:: Text for analysis ::

════════

Japan hopes the demonstration of the precise landing technology will revitalize a space program hit by recent setbacks, as it moves to capture a bigger role in space by partnering with ally the United States to counter China.

The Japan Aerospace Exploration Agency (JAXA) said it received all data about the landing of its Smart Lander for Investigating Moon (SLIM) within the 2 hours and 37 minutes after the touchdown, before the lander lost power.

“We need a more detailed analysis of the data, but the accuracy of the ‘pinpoint’ landing was probably 3 m to 4 m,” its project manager for the lander, Shinichiro Sakai, told a news conference, or a distance equivalent to 10 to 12 feet.

The lander was toppled on the gentle slope of a lunar crater in a picture of the moon’s surface published by JAXA, which had been taken by a baseball-sized wheeled rover, LEV-2, that SLIM deployed during touchdown.

One of the lander’s two main engines probably stopped in the final phase of touchdown, leaving it in an unintended position, Sakai added.

Angled westward because of the tumble, SLIM’s solar panels have been unable to generate electricity, but a change in the direction of sunlight could power it up again, JAXA said in a statement.

Dubbed the “moon sniper,” SLIM attempted to land within 100 m of its target, bettering the conventional accuracy figure of several kilometres.

It employed “vision-based” navigation that JAXA says could be a powerful tool for future exploration of hilly moon poles seen as a possible source of fuel and life-giving water and oxygen.

════════

:: Supplied information ::
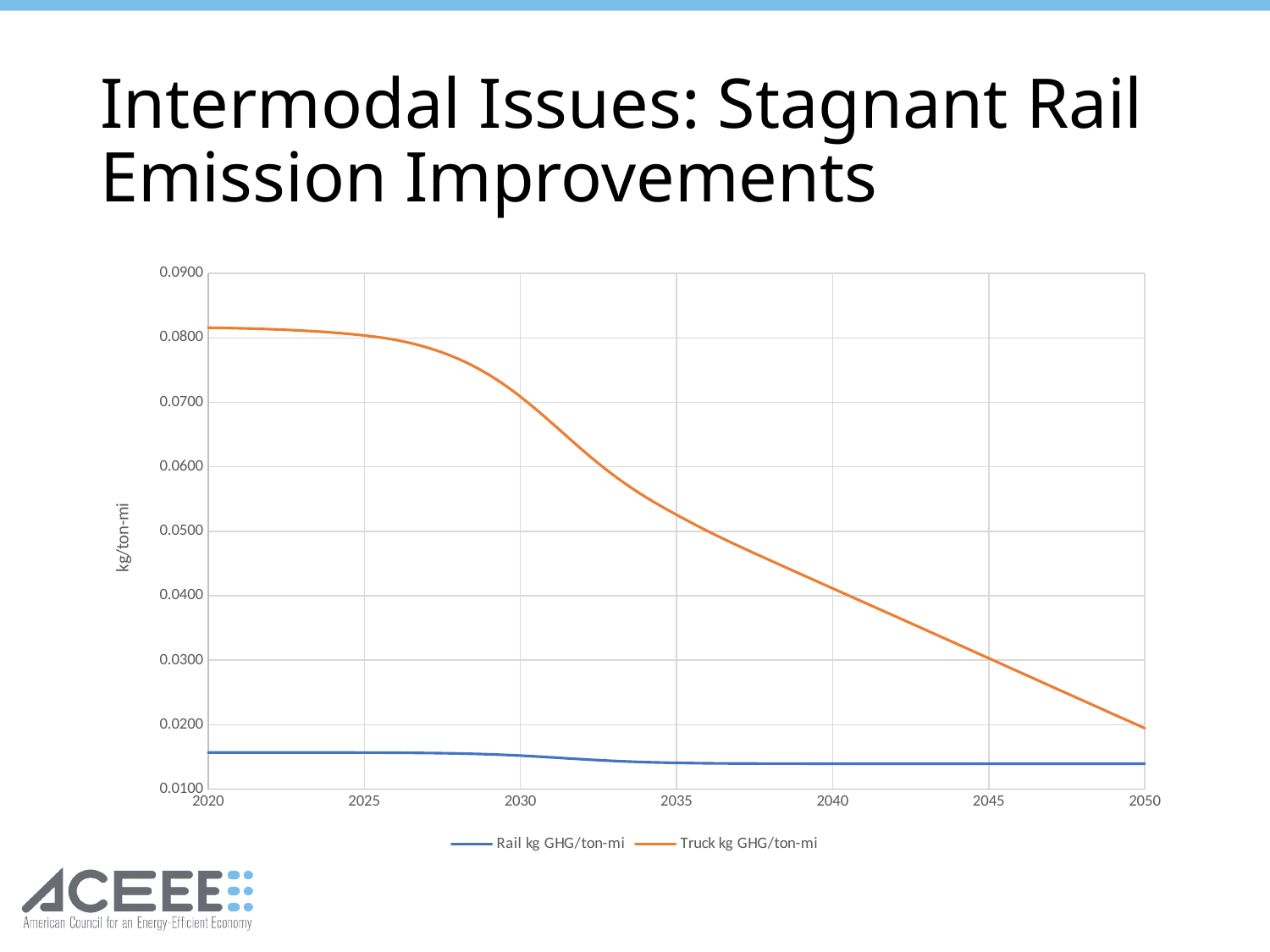
Is the value for Truck kg GHG/ton-mi in 2020 greater or less than 0.0700? greater Which series has the higher value in 2020, Rail kg GHG/ton-mi or Truck kg GHG/ton-mi? Truck kg GHG/ton-mi What kind of chart is shown on the slide? line chart Is the value for Truck kg GHG/ton-mi in 2050 greater or less than 0.0300? less Is the value for Truck kg GHG/ton-mi in 2040 greater or less than 0.0300? greater What are the two series named in the legend? Rail kg GHG/ton-mi and Truck kg GHG/ton-mi What is the title of the y axis? kg/ton-mi Does the Truck kg GHG/ton-mi line rise or fall from 2020 to 2050? fall How many series does the legend list? 2 Which series has the higher value in 2050, Rail kg GHG/ton-mi or Truck kg GHG/ton-mi? Truck kg GHG/ton-mi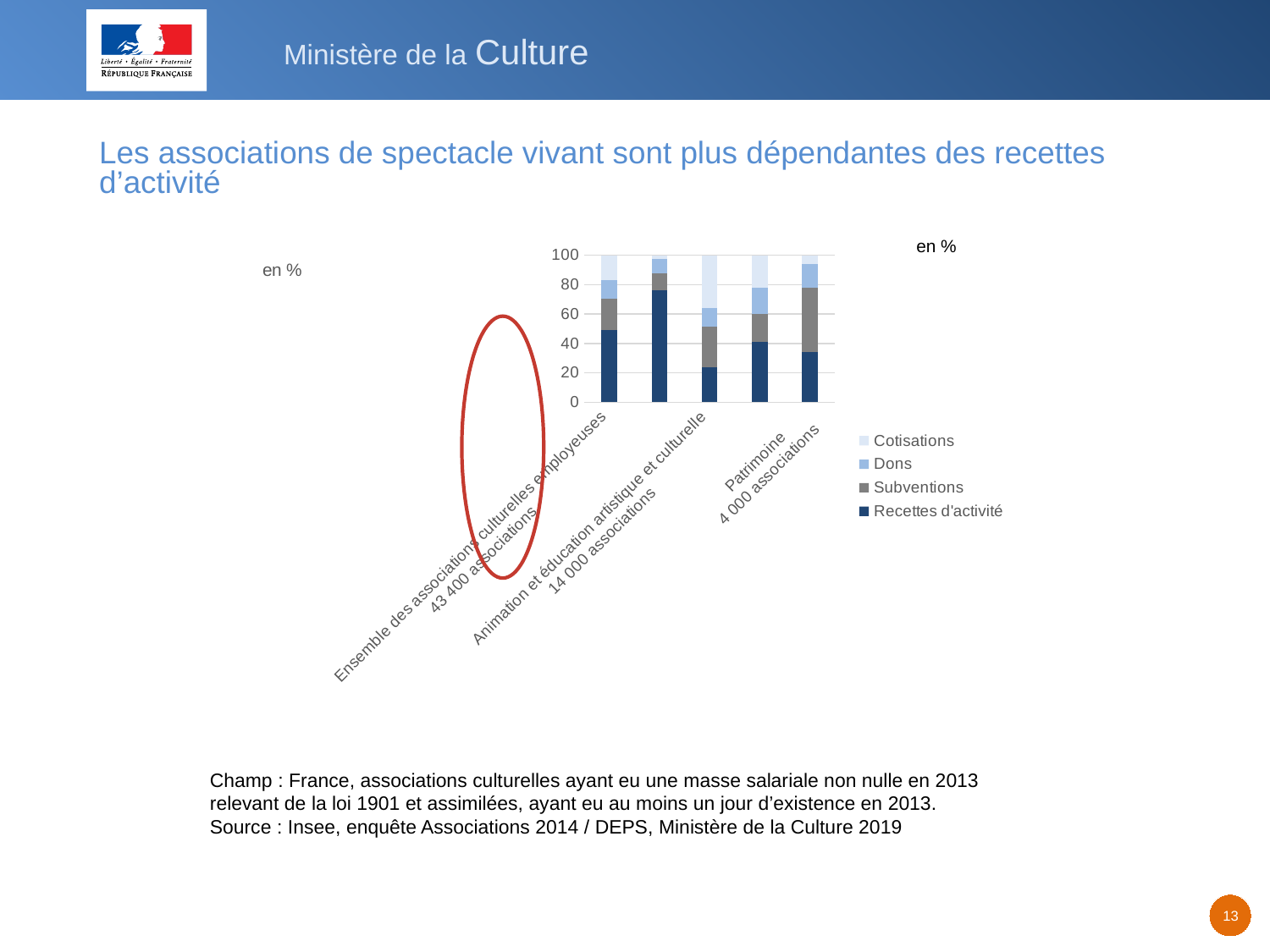
What is the highest value shown on the vertical axis? 100 Which has the larger Recettes d'activité share: Ensemble des associations culturelles employeuses or Animation et éducation artistique et culturelle? Ensemble des associations culturelles employeuses Is the Recettes d'activité value for Animation et éducation artistique et culturelle greater or less than 40? less Which series is shown at the bottom of each stacked bar? Recettes d'activité Is the Recettes d'activité value for Patrimoine greater or less than 40? less Is the Recettes d'activité value for Ensemble des associations culturelles employeuses greater or less than 40? greater What unit is indicated for the values on the chart? en % How many series does the legend list? 4 How many bars are plotted in the chart? 5 Which has the larger Subventions share: Patrimoine or Ensemble des associations culturelles employeuses? Patrimoine What kind of chart is shown on the slide? stacked bar chart Which has the larger Recettes d'activité share: Ensemble des associations culturelles employeuses or Patrimoine? Ensemble des associations culturelles employeuses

════════

:: Apply what you read ::
A – In the text about Japan's SLIM lunar landing, what nickname was given to the lander?
B – Extend the text about Japan's SLIM lunar landing, picking up after its last sentence.

:: Activity answers ::
A – The "moon sniper."

B –
Home to several private-sector space startups, Japan aims to send an astronaut the moon in the next few years, but JAXA’s recent setbacks in rocket development have included the launch failure in March of its new flagship rocket H3.

That delayed space missions, including SLIM and LUPEX, a joint lunar exploration project with India, which made a historic touchdown on the moon’s south pole with its Chandrayaan-3 probe in August.

In the past year, three lunar missions by Japanese startup ispace, Russia’s space agency and American company Astrobotic have failed, but more lunar landers will head to the moon this year.

U.S. startup Intuitive Machines aims to launch its IM-1 lander in mid-February.

China plans to send its Chang’e-6 spacecraft to the far side of the moon in the first half of the year, and NASA’s launch of its lunar polar exploration rover VIPER is set for November.